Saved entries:
---
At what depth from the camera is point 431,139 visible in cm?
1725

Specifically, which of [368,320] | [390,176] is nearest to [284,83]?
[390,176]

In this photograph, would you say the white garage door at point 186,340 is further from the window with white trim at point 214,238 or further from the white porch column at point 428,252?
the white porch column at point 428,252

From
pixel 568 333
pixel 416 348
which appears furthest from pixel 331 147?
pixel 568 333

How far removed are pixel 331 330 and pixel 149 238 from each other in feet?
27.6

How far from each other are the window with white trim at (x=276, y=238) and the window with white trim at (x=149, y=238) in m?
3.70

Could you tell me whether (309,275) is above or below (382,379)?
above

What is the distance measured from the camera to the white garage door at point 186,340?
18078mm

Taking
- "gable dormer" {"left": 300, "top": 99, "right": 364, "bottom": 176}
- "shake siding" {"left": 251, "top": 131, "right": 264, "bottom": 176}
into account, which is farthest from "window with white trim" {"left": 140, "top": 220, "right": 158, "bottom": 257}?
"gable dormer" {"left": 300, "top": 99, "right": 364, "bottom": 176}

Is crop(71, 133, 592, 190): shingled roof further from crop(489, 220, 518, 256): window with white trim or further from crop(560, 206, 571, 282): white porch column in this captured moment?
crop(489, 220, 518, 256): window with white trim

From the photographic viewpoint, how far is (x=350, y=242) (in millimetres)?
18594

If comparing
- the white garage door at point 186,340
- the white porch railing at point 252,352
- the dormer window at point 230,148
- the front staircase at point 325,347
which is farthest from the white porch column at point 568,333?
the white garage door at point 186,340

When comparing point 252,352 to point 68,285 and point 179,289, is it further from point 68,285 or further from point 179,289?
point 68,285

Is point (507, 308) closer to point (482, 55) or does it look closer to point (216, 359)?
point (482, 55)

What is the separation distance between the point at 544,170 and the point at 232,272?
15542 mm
---
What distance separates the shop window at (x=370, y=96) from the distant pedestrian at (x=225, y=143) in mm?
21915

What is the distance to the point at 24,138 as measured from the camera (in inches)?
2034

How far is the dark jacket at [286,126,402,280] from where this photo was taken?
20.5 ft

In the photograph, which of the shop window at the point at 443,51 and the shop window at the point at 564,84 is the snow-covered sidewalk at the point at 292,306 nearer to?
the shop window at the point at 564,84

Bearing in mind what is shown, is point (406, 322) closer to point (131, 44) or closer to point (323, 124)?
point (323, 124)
---
EXERCISE:
Return every line of the items above that contains the word "which". Match case exactly.

RESPONSE FOR THIS EXERCISE:
Specifically, which of [368,320] | [390,176] is nearest to [284,83]?
which appears furthest from pixel 331 147?
into account, which is farthest from "window with white trim" {"left": 140, "top": 220, "right": 158, "bottom": 257}?
which is farthest from the white porch column at point 568,333?
In the photograph, which of the shop window at the point at 443,51 and the shop window at the point at 564,84 is the snow-covered sidewalk at the point at 292,306 nearer to?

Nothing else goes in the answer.